Nabila membuang napas yang sudah ia tahan sejak tadi. Seperti ini, ya, rasanya menjadi Ibu tungggal? Nabila tak sedang mengeluh, ia hanya sedang mencoba membayangkan apapun yang masuk ke dalam pikirannya. Perceraian, perselingkuhan, anak-anaknya, ibu tunggal, ia sepertinya sudah kembali membuat khawatir kedua orang tuanya dengan keputusan besar yang ia ambil ini.
Keputusan yang ia ambil ini walaupun sangat benar, kadang membuatnya sedikit kewalahan. Selama dua bulan ini ia sudah melewati semuanya dengan baik, ia tak ingin menyerah begitu saja lalu menyerahkan kedua anaknya pada orang tuanya untuk di rawat. Rasanya akan sangat tak adil untuk Aidan dan juga Alya, karena ia harus bertanggung jawab pada keputusan ini.
Nabila luruh di lantai, tubuhnya masih bersandar di pintu sambung kamarnya. Ia juga tak bisa tidur dengan tenang selama ini, malam-malam yang ia jalani selama ini sangat menakutkan. Pernah ia tak tidur selama satu malam itu, di samping karena mengerjakan pekerjaannya, ia juga sangat sulit untuk memejamkan matanya. Bayangan
tentang Reno masih selalu hadir, semua kenangan bahagia mereka, hingga kenangan buruk mereka. Semuanya berlomba-lomba hadir di kepalanya.

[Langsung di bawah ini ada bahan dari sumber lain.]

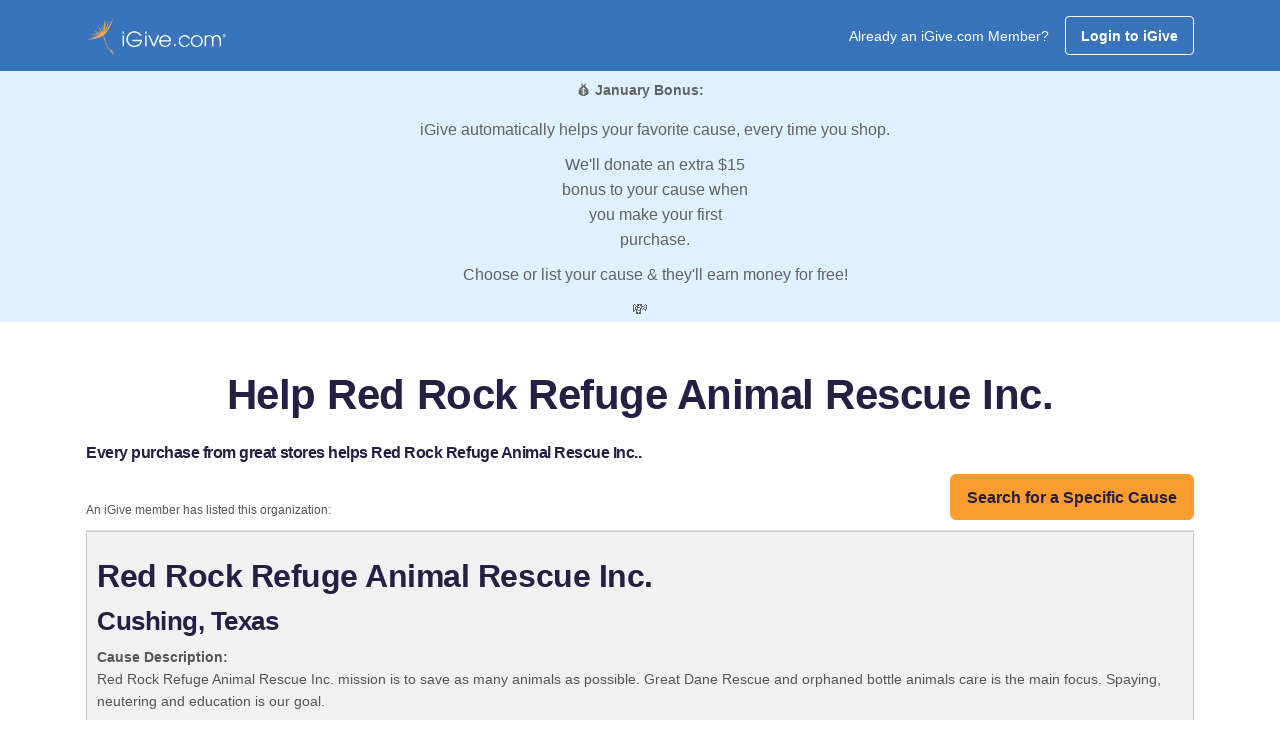

--- FILE ---
content_type: text/css
request_url: https://blog.igive.com/res/css/responsive_new.css
body_size: 1016
content:
/* @media screen and (min-width:1200px){
	.container{ width:1054px;}	
} */
@media screen and (max-width:1100px){
	#FBStuff iframe{ margin:-20px 0 0;}
	/* header .header_top span.heading_text{ margin-top:25px;} */
}
@media screen and (max-width:1024px){
	.tell_a_friend .col-lg-12 ~ .col-lg-6{ min-height:293px;}
	
}
/* @media screen and (max-width:991px){
	header .header_top span.heading_text{ font-size:14px;}
	footer .col-sm-6 ul{ margin-top:0px;}
	footer .col-sm-6:first-child ul{ margin-top:25px;}
	footer .col-sm-6:nth-child(2) ul{ margin-top:25px;}

	#MemberHomeLeftDiv {
		width:100%;
	}
	
	#MemberHomeRightDiv {
		width:100%;
	}

	#MerchantTable {
		table-layout: auto;
	}

	.container {
    	width: 100% !important;
	}
} */

/* @media screen and (max-width:925px){
	
	#LoginUpperLeftDiv {
		width: 40%;
	}
	
	#LoginUpperRightDiv {
		width: 60%;
	}
} */

@media screen and (max-width:768px){
	#MyStatsUpperLeftDiv, #DashboardUpperLeftDiv, #MyStatsUpperRightDiv, #DashboardUpperRightDiv, #ButtonLeftDiv, #ButtonRightDiv, #LoginUpperLeftDiv, #LoginUpperRightDiv {
		display: block;
		float: none;
		width: 100%;
	}
	
	/* #LoginUpperLeftDiv {
		text-align: center;
	}

	#LoginUpperRightDiv {
		display:none;
	} */
}
@media screen and (max-width:767px){
	/* header .header_top{ text-align:center;}
	header .header_top span.heading_text{ float:none !important; margin:0 0 10px; display:block;}
	header .header_top a + span{ margin:0 0 15px 0; display: block; width:100%;}
	header .navbar-default .navbar-toggle{ background:#3974ba; border:none; padding:11px 10px;}
	header .navbar-default .navbar-toggle .icon-bar{ background:#fff;}
	header .navbar-default .navbar-toggle:focus, .navbar-default .navbar-toggle:hover{ background:#faab53;}
	header .navbar.navbar-default ul{ margin:0px; float: left; width: 100%;}
	header .navbar.navbar-default ul li{ margin:0px; float: left; width: 100%; border-bottom:1px solid #3974ba; text-align:left;}
	header .navbar.navbar-default ul li a{ padding:9px 16px;}
	header .navbar-collapse{ padding:0px; box-shadow:none; border:1px solid #3974ba;}
	header .navbar-default .navbar-collapse, .navbar-default .navbar-form{border-color:#3974ba; border-left:none; border-right:none; border-bottom:none;}
	header .navbar.navbar-default ul li a:hover, header .navbar.navbar-default ul li a:focus{ padding:9px 27px;} */
	
	.tell_a_friend .table-responsive{ border:none;}
	
	/* footer{ padding-bottom:20px;}
	.col-lg-12 ~ .col-lg-6{ min-height:inherit;} 
	.table thead tr th{ padding:8px;} */

}
@media screen and (max-width:700px){

	/* body{font-size:4.5vw !important;font-size-adjust !important;}

	a, p, div, section, span {font-size:3.5vw !important;font-size-adjust !important;}

	.table_container{ width:100%;} */

	#FBStuff {top: 30px; overflow: hidden;}

	#FBStuff iframe {
		margin: 0;
	}

	/* .float-right-bottom-container {position: relative;}
	.float-right-bottom {position: relative;}	

	.input-div {
		width:49%;
	}

	input{min-width:100px;}
	select{max-width: 170px;}
	textarea{max-width: 170px;}

	#ButtonRightDiv ol {
		background: none;
	} */
}

/* @media screen and (max-width:400px){
	header .header_top a {margin: 20px 0 12px;	}
	
} */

Tidak, ia sudah tak menangis. Sudah cukup tangisannya selama ini, dan ia juga tak berencana untuk kembali menambah daftar kesedihannya dengan tangisan pilu setiap malam. Menangis memang melegakan untuk hatinya, tapi terlalu banyak menangis juga akan membuatnya lelah. Nabila hanya menatap seisi kamarnya dengan
pandangan kosong, mungkin ia harus memikirkan opsi lain untuk menyewa apartemen, rumah ini terlalu besar untuknya dan juga banyak kenangan di dalam rumah ini.

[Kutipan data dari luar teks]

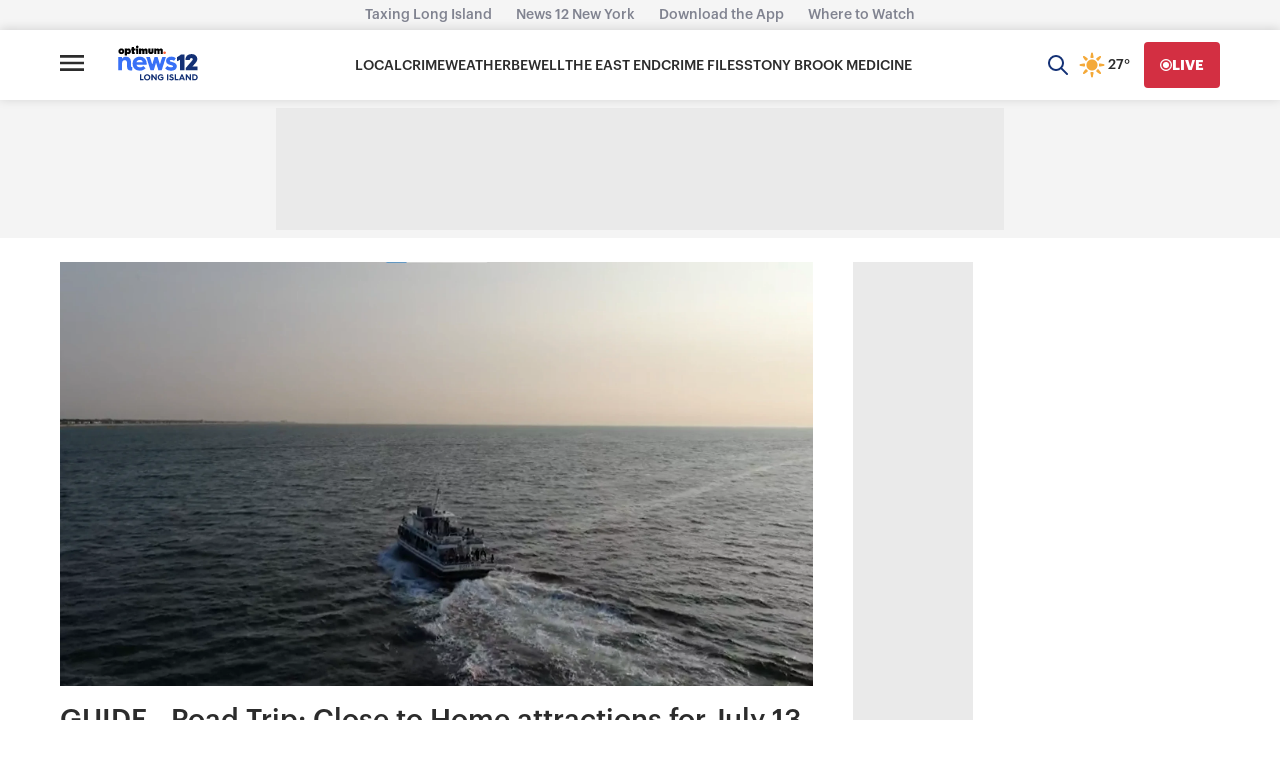

--- FILE ---
content_type: text/plain;charset=UTF-8
request_url: https://c.pub.network/v2/c
body_size: -267
content:
199a1c26-fc46-46e2-ad8c-ba133172cff9

--- FILE ---
content_type: application/javascript; charset=utf-8
request_url: https://fundingchoicesmessages.google.com/f/AGSKWxXOWADcMaOQz0T1lZHHsdKstYpV4miaRzl8SoITyuYarBg5kKUBAfNTXc3-v-XGnLSsQMpcMaZ9_hzlUuAeUmroGYlPNwt_vMR0arG4qIv_-KG3FHp9WvEgRirsPaJ7Gw_rzN09Z9XONowzYGq2GjeF8r1nhILjmxGSmOXISu5NUJMSbyY_y7m4vKE=/_/randomad728x90nsfw./eas_fif./app.ads./JavaScript/Ads-/ad120x60.
body_size: -1292
content:
window['acf1d52a-abb5-477a-b668-4a7e7607c0c1'] = true;

--- FILE ---
content_type: text/plain;charset=UTF-8
request_url: https://c.pub.network/v2/c
body_size: -114
content:
59f7d9e3-c6b5-4c95-a7d3-19cc481c31a6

Rumah ini adalah hadiah pernikahan Reno untuk Nabila, dan ia memberikannya begitu saja pada Nabila. Tak terjadi perselisihan masalah harta yang mereka miliki ketika sidang cerai itu di mulai, mereka juga sudah memiliki perjanjian pra nikah, yang sudah di buat sejak awal pernikahan mereka. Rumah ini berdiri atas nama Nabila, dan Reno yang mengalah pada Nabila lalu memberikannya pada Nabila.

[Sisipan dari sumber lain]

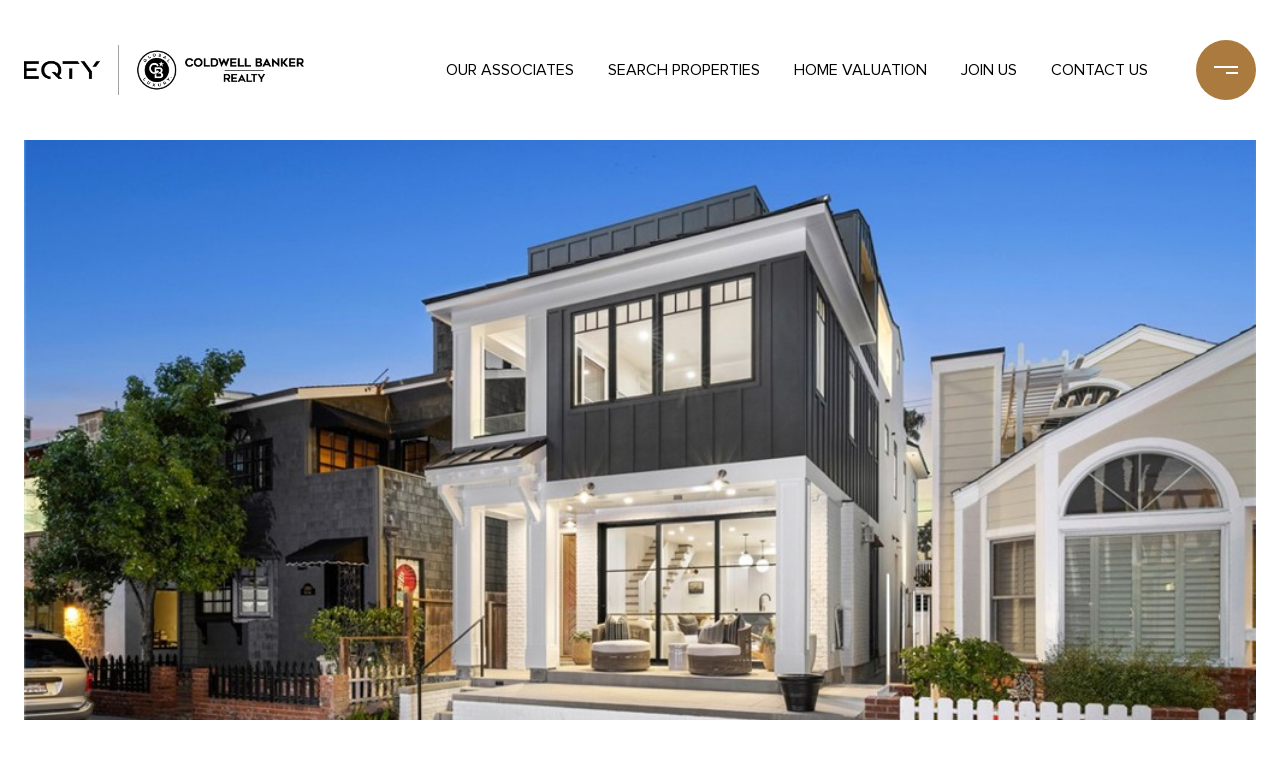

--- FILE ---
content_type: text/html; charset=utf-8
request_url: https://bss.luxurypresence.com/buttons/googleOneTap?companyId=b295425b-8df0-4624-8f70-7e60a54d2add&websiteId=fe44d237-9615-4a35-aab1-0d25aa0f8a9c&pageId=0b210f16-42fe-4a4e-bd24-698773d031a0&sourceUrl=https%3A%2F%2Feqtyrealestate.com%2Fproperties%2F3702-park-lane-newport-beach-ca-92663-np23151262&pageMeta=%7B%22sourceResource%22%3A%22properties%22%2C%22pageElementId%22%3A%22172ed0eb-060a-4fae-ba45-4bbabda55f7e%22%2C%22pageQueryVariables%22%3A%7B%22property%22%3A%7B%22id%22%3A%22172ed0eb-060a-4fae-ba45-4bbabda55f7e%22%7D%2C%22properties%22%3A%7B%22relatedNeighborhoodPropertyId%22%3A%22172ed0eb-060a-4fae-ba45-4bbabda55f7e%22%2C%22sort%22%3A%22salesPrice%22%7D%2C%22neighborhood%22%3A%7B%7D%2C%22pressReleases%22%3A%7B%22propertyId%22%3A%22172ed0eb-060a-4fae-ba45-4bbabda55f7e%22%7D%7D%7D
body_size: 2873
content:
<style>
  html, body {margin: 0; padding: 0;}
</style>
<script src="https://accounts.google.com/gsi/client" async defer></script>
<script>
const parseURL = (url) => {
    const a = document.createElement('a');
    a.href = url;
    return a.origin;
}

const login = (token, provider, source)  => {
  const origin = (window.location != window.parent.location)
    ? parseURL(document.referrer)
    : window.location.origin;  
  const xhr = new XMLHttpRequest();
  xhr.responseType = 'json';
  xhr.onreadystatechange = function() {
    if (xhr.readyState === 4) {
      const response = xhr.response;
      const msg = {
        event: response.status,
        provider: provider,
        source: source,
        token: token
      }
      window.parent.postMessage(msg, origin);
    }
  }
  xhr.withCredentials = true;
  xhr.open('POST', `${origin}/api/v1/auth/login`, true);
  xhr.setRequestHeader("Content-Type", "application/json;charset=UTF-8");
  xhr.send(JSON.stringify({
    token,
    provider,
    source,
    websiteId: 'fe44d237-9615-4a35-aab1-0d25aa0f8a9c',
    companyId: 'b295425b-8df0-4624-8f70-7e60a54d2add',
    pageId: '0b210f16-42fe-4a4e-bd24-698773d031a0',
    sourceUrl: 'https://eqtyrealestate.com/properties/3702-park-lane-newport-beach-ca-92663-np23151262',
    pageMeta: '{"sourceResource":"properties","pageElementId":"172ed0eb-060a-4fae-ba45-4bbabda55f7e","pageQueryVariables":{"property":{"id":"172ed0eb-060a-4fae-ba45-4bbabda55f7e"},"properties":{"relatedNeighborhoodPropertyId":"172ed0eb-060a-4fae-ba45-4bbabda55f7e","sort":"salesPrice"},"neighborhood":{},"pressReleases":{"propertyId":"172ed0eb-060a-4fae-ba45-4bbabda55f7e"}}}',
    utm: '',
    referrer: ''
  }));
}

function getExpirationCookie(expiresInMiliseconds) {
  const tomorrow  = new Date(Date.now() + expiresInMiliseconds); // The Date object returns today's timestamp
  return `eqtyrealestate.com-SID=true; expires=${tomorrow.toUTCString()}; path=/; Secure; SameSite=None`;
}

function handleCredentialResponse(response) {
  document.cookie = getExpirationCookie(24 * 60 * 60 * 1000); // 1 day
  login(response.credential, 'GOOGLE', 'GOOGLE_SIGN_ON');
}

function handleClose() {
  const msg = {
    event: 'cancel',
    provider: 'GOOGLE',
    source: 'GOOGLE_SIGN_ON'
  }
  const origin = (window.location != window.parent.location)
    ? parseURL(document.referrer)
    : window.location.origin;
  window.parent.postMessage(msg, origin);
  document.cookie = getExpirationCookie(2 * 60 * 60 * 1000); // 2 hours
}

</script>
<div id="g_id_onload"
  data-client_id="673515100752-7s6f6j0qab4skl22cjpp7eirb2rjmfcg.apps.googleusercontent.com"
  data-callback="handleCredentialResponse"
  data-intermediate_iframe_close_callback="handleClose"
  data-state_cookie_domain = "eqtyrealestate.com"
  data-allowed_parent_origin="https://eqtyrealestate.com"
  data-skip_prompt_cookie="eqtyrealestate.com-SID"
  data-cancel_on_tap_outside="false"
></div>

Ingatkan Nabila nanti untuk mencari apartemen untuknya, ia tak ingin lebih lama berada di rumah ini. Mungkin ia akan menjualnya saja nanti, ia juga tak ingin lebih lama berada di sini. Kenangan yang tinggal di sini semuanya sangat indah, tapi sudah ternodai dengan kenangan buruk tentang pengkhianatan. Nabila tak bisa mengenang kenangan indah itu lagi karena kesalahan itu.